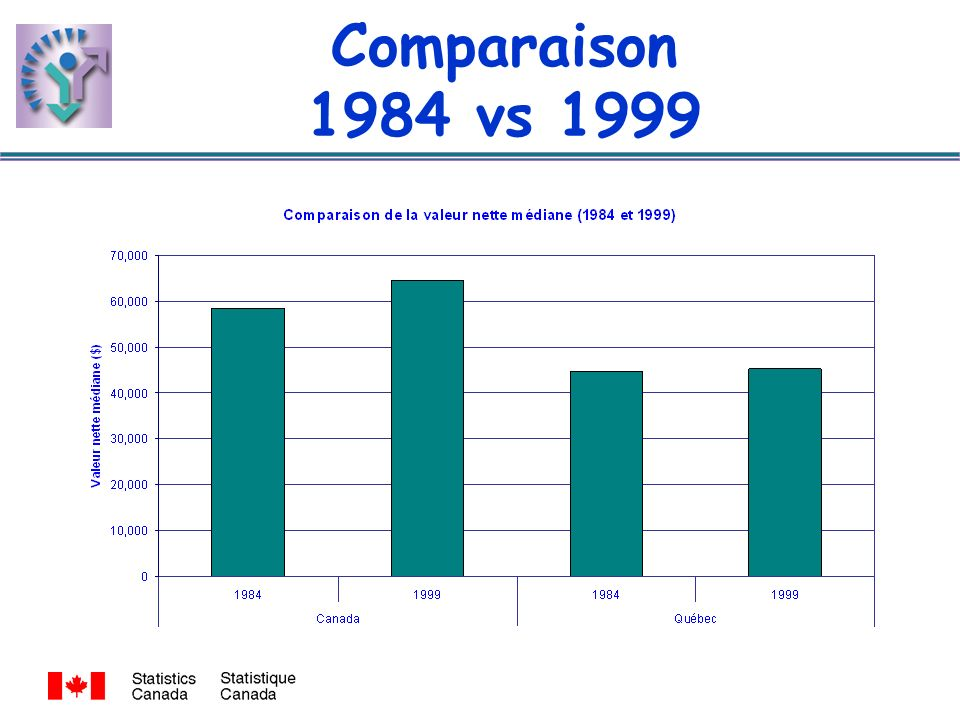 Comparaison 1984 vs 1999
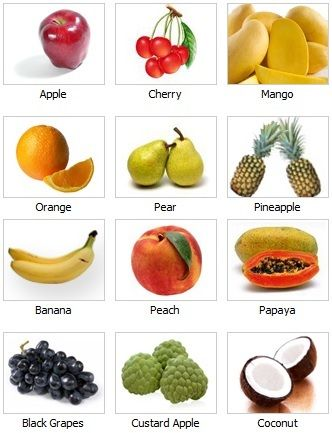 Fruit Astrology Personality Traits, Favourite Fruit reveals your Psychology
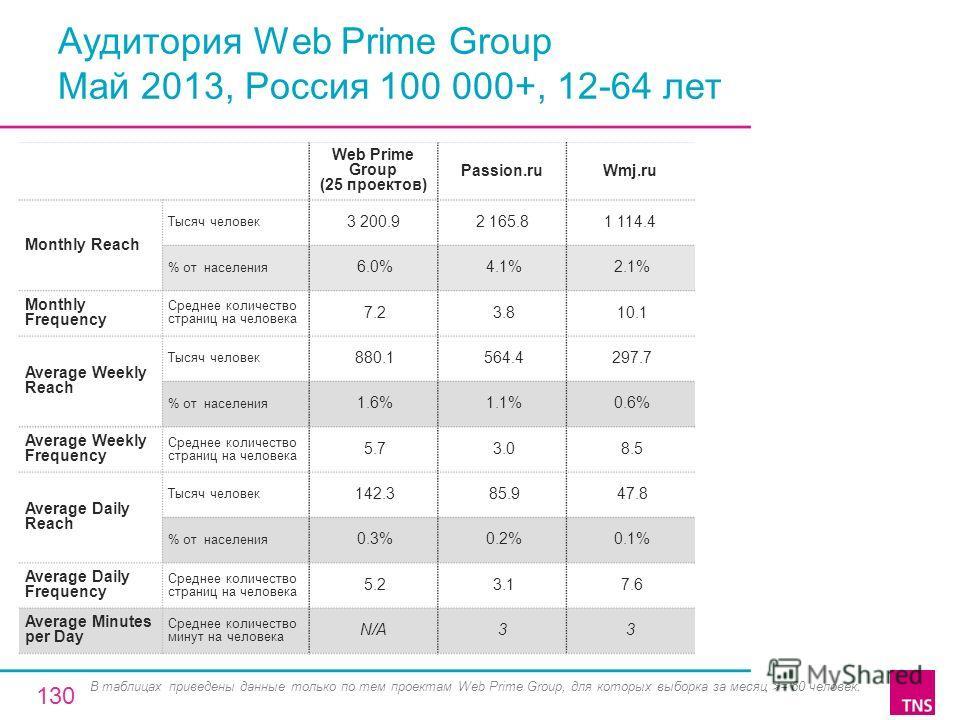 Аудитория Web Prime Group Май 2013, Россия 100 000+, 12-64 лет Web Prime Group (25 проектов) Passion.ruWmj.ru Monthly Reach Тысяч человек 3 200.92 165.81 114.4 % от населения 6.0% 4.1% 2.1% Monthly Frequency Среднее количество страниц на человека 7.2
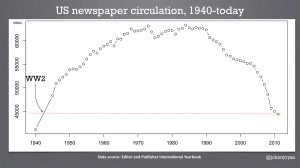 US newspaper circulation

- _Your task_: Down to the last line, print the material exactly, but not its pictures.

- _Response_:
 Comparaison 1984 vs 1999
 Fruit Astrology Personality Traits, Favourite Fruit reveals your Psychology
 Аудитория Web Prime Group Май 2013, Россия 100 000+, 12-64 лет Web Prime Group (25 проектов) Passion.ruWmj.ru Monthly Reach Тысяч человек 3 200.92 165.81 114.4 % от населения 6.0% 4.1% 2.1% Monthly Frequency Среднее количество страниц на человека 7.2
 US newspaper circulation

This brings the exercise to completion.